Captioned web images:
● ● ● ● ●

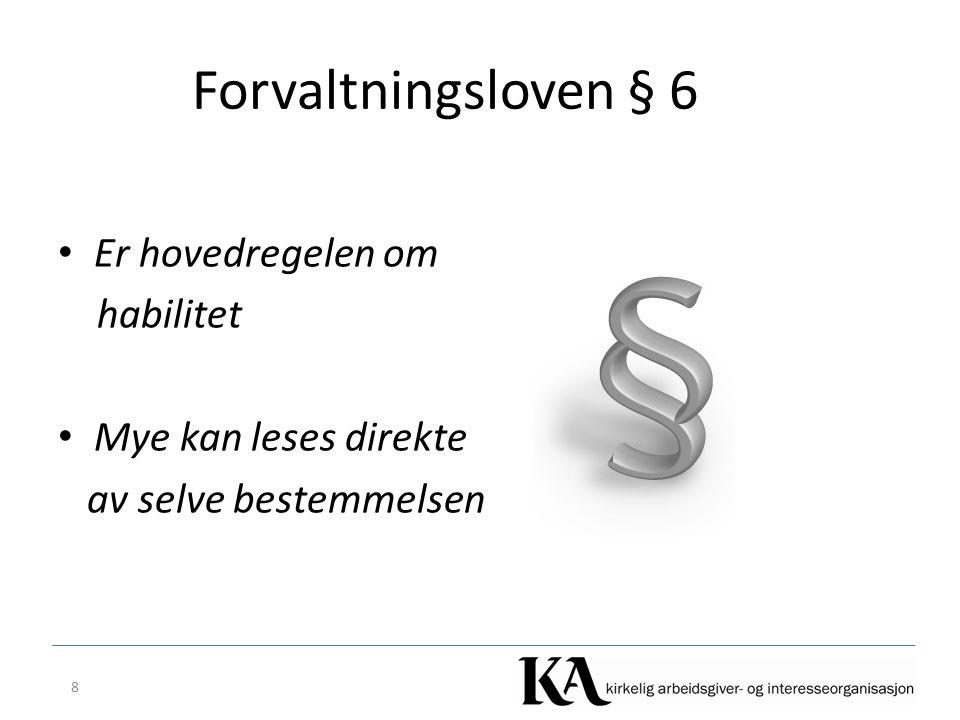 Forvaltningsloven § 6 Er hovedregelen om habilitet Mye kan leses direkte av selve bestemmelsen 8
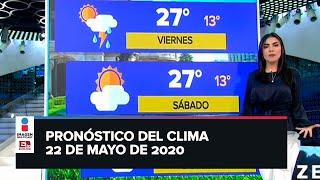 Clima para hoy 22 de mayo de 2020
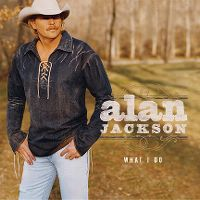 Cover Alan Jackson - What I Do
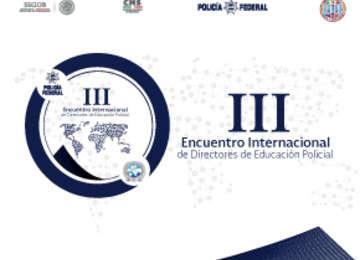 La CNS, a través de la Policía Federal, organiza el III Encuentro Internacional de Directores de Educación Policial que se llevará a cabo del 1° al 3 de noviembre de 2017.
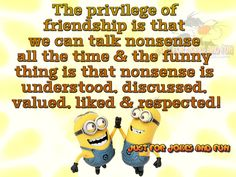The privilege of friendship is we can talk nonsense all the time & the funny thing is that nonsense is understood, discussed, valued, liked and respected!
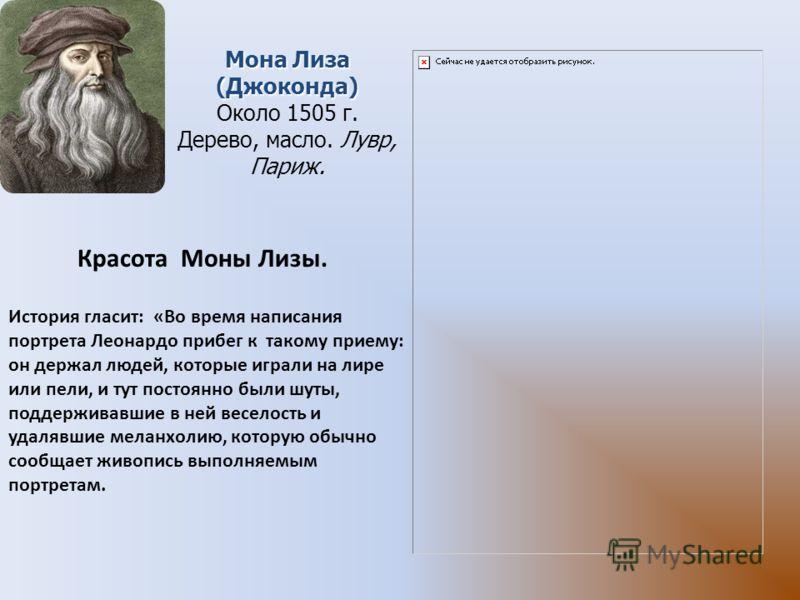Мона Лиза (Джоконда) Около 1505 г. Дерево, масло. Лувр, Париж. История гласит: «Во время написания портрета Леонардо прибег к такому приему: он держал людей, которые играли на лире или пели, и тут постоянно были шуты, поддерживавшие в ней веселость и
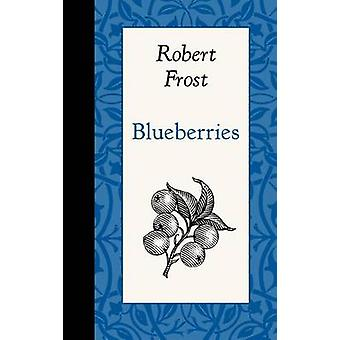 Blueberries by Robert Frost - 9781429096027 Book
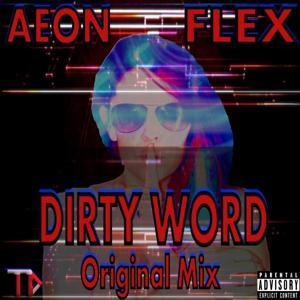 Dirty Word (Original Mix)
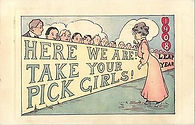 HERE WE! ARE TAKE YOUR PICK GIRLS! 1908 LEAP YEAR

● ● ● ● ●

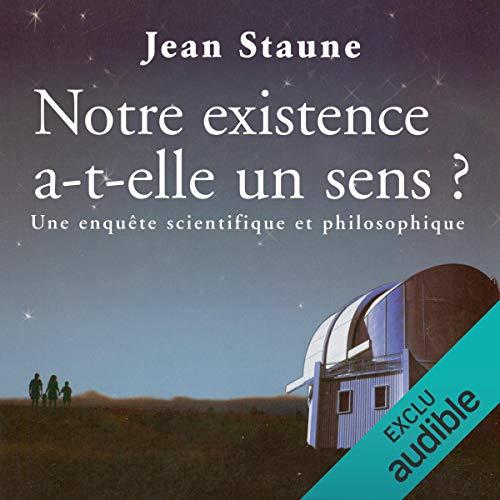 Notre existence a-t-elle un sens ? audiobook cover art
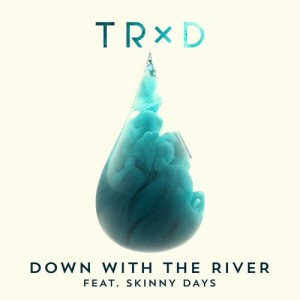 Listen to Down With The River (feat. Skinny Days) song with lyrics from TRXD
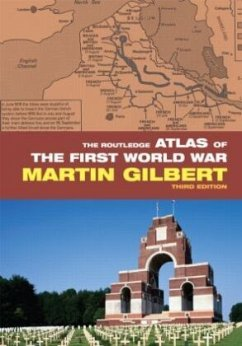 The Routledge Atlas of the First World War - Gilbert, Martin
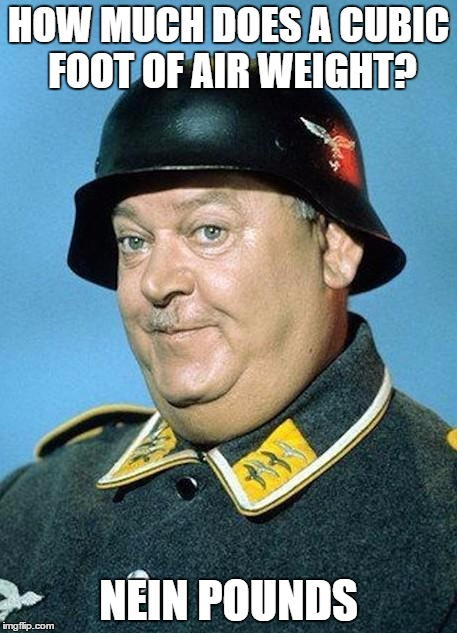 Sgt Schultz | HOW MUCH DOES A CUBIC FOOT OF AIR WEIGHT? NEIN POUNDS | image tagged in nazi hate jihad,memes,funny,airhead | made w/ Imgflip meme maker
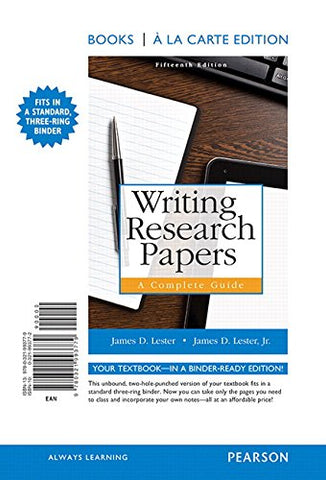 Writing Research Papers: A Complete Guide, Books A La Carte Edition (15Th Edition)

● ● ● ● ●

**What you have to do**
From the records above, quote word for word only the lines beginning at the line that has "The Routledge Atlas" and stopping after the line that has "Writing Research Papers: A". Omit the pictures.

**Solution**
 The Routledge Atlas of the First World War - Gilbert, Martin
 Sgt Schultz | HOW MUCH DOES A CUBIC FOOT OF AIR WEIGHT? NEIN POUNDS | image tagged in nazi hate jihad,memes,funny,airhead | made w/ Imgflip meme maker
 Writing Research Papers: A Complete Guide, Books A La Carte Edition (15Th Edition)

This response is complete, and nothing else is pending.